WVFW-LD, virtual and VHF digital channel 8, is a low-powered Estrella TV owned-and-operated television station in Miami, Florida, United States. The station is owned by Estrella Media. It was the network's second affiliate in the market; Estrella TV previously affiliated in Miami with the second subchannel of Sunbeam Television's Fox affiliate, WSVN (channel 7) to provide full-market coverage to South Florida. WSVN-DT2 switched to Light TV on July 14, 2017, temporarily leaving Estrella without much Miami cable coverage. The station allows homes that have trouble receiving WGEN's VHF signal or only a UHF antenna to receive WGEN in some form.

Items -
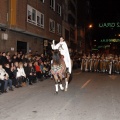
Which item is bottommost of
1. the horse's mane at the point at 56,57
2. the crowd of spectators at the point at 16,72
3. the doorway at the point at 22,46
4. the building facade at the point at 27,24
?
the crowd of spectators at the point at 16,72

Request 1 - In the paragraph about the Miami Estrella TV station, why did Estrella TV earlier affiliate with WSVN's second subchannel?
Request 2 - In the paragraph about the Miami Estrella TV station, rewrite the passage that begins at "WVFW-LD, virtual and" and stops after "in some form.", replacing "temporarily" with "briefly".
Request 3 - Pick up the paragraph about the Miami Estrella TV station after its last sentence and write more.

Expected output 1 - Estrella TV affiliated with WSVN's second subchannel to provide full-market coverage to South Florida.

Expected output 2 -
WVFW-LD, virtual and VHF digital channel 8, is a low-powered Estrella TV owned-and-operated television station in Miami, Florida, United States. The station is owned by Estrella Media. It was the network's second affiliate in the market; Estrella TV previously affiliated in Miami with the second subchannel of Sunbeam Television's Fox affiliate, WSVN (channel 7) to provide full-market coverage to South Florida. WSVN-DT2 switched to Light TV on July 14, 2017, briefly leaving Estrella without much Miami cable coverage. The station allows homes that have trouble receiving WGEN's VHF signal or only a UHF antenna to receive WGEN in some form.

Expected output 3 -
WVFW-LD's signal also served a second purpose, as it provided the signal source for Estrella's national feed carried by pay television providers in markets without an Estrella TV affiliate on terrestrial TV. This was seen in the feed top-of-the-hour station identification sequence, which formerly identified WVFW-LD. Previously, the station was owned by and aired programming from Almavision, and its life dates back to 1983, when it was launched as a Monroe County-owned repeater station of PBS member station WPBT (channel 2) licensed to Marathon.

WVFW-LD's future fate is undetermined in the wake of Liberman's announcement of the purchase of Key West-licensed WGEN-TV (channel 8) on January 8, 2018 (it began to carry Estrella TV on March 1 and also became the national pay television source), though WGEN has guaranteed full carriage in the Miami area. However, it has been retained as its transmitter decently covers Miami and Fort Lauderdale, whereas WGEN has to use several repeaters to cover the inner core of the Miami/Fort Lauderdale metro.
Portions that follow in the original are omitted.